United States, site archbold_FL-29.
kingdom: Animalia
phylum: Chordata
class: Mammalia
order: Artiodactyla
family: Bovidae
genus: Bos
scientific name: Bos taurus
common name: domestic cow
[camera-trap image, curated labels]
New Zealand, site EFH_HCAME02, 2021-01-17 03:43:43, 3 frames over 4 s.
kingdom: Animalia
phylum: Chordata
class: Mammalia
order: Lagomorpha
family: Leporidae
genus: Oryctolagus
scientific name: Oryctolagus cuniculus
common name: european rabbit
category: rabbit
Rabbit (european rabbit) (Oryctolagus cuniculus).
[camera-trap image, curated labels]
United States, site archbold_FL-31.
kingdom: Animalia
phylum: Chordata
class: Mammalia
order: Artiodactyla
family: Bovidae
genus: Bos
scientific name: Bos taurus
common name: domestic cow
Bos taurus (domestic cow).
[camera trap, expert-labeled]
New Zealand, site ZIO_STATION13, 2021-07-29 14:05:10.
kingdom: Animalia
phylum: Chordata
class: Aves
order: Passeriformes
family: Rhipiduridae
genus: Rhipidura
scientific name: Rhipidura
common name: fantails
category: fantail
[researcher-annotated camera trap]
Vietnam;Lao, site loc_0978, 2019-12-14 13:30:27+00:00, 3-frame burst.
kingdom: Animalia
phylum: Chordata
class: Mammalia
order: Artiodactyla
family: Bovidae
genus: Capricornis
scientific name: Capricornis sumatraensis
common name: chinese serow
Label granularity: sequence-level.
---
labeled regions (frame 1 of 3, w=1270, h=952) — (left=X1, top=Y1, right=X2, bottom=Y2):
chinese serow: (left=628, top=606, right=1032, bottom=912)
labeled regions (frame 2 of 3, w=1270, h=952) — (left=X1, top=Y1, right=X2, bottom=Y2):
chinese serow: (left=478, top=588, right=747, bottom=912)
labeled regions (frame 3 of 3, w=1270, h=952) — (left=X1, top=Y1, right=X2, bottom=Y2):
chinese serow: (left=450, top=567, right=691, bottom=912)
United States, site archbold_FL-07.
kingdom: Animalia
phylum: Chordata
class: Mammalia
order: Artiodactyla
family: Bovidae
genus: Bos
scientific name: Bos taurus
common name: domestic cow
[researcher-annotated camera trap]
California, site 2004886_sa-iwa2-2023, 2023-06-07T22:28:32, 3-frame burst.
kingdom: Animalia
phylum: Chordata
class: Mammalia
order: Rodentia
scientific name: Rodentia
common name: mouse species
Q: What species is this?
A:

▶ _ACTIVITY_: Every entry should be retyped exactly as shown.

▶ _EXERCISE ANSWER_:
United States, site archbold_FL-29.
kingdom: Animalia
phylum: Chordata
class: Mammalia
order: Artiodactyla
family: Bovidae
genus: Bos
scientific name: Bos taurus
common name: domestic cow
[camera-trap image, curated labels]
New Zealand, site EFH_HCAME02, 2021-01-17 03:43:43, 3 frames over 4 s.
kingdom: Animalia
phylum: Chordata
class: Mammalia
order: Lagomorpha
family: Leporidae
genus: Oryctolagus
scientific name: Oryctolagus cuniculus
common name: european rabbit
category: rabbit
Rabbit (european rabbit) (Oryctolagus cuniculus).
[camera-trap image, curated labels]
United States, site archbold_FL-31.
kingdom: Animalia
phylum: Chordata
class: Mammalia
order: Artiodactyla
family: Bovidae
genus: Bos
scientific name: Bos taurus
common name: domestic cow
Bos taurus (domestic cow).
[camera trap, expert-labeled]
New Zealand, site ZIO_STATION13, 2021-07-29 14:05:10.
kingdom: Animalia
phylum: Chordata
class: Aves
order: Passeriformes
family: Rhipiduridae
genus: Rhipidura
scientific name: Rhipidura
common name: fantails
category: fantail
[researcher-annotated camera trap]
Vietnam;Lao, site loc_0978, 2019-12-14 13:30:27+00:00, 3-frame burst.
kingdom: Animalia
phylum: Chordata
class: Mammalia
order: Artiodactyla
family: Bovidae
genus: Capricornis
scientific name: Capricornis sumatraensis
common name: chinese serow
Label granularity: sequence-level.
---
labeled regions (frame 1 of 3, w=1270, h=952) — (left=X1, top=Y1, right=X2, bottom=Y2):
chinese serow: (left=628, top=606, right=1032, bottom=912)
labeled regions (frame 2 of 3, w=1270, h=952) — (left=X1, top=Y1, right=X2, bottom=Y2):
chinese serow: (left=478, top=588, right=747, bottom=912)
labeled regions (frame 3 of 3, w=1270, h=952) — (left=X1, top=Y1, right=X2, bottom=Y2):
chinese serow: (left=450, top=567, right=691, bottom=912)
United States, site archbold_FL-07.
kingdom: Animalia
phylum: Chordata
class: Mammalia
order: Artiodactyla
family: Bovidae
genus: Bos
scientific name: Bos taurus
common name: domestic cow
[researcher-annotated camera trap]
California, site 2004886_sa-iwa2-2023, 2023-06-07T22:28:32, 3-frame burst.
kingdom: Animalia
phylum: Chordata
class: Mammalia
order: Rodentia
scientific name: Rodentia
common name: mouse species
Q: What species is this?
A:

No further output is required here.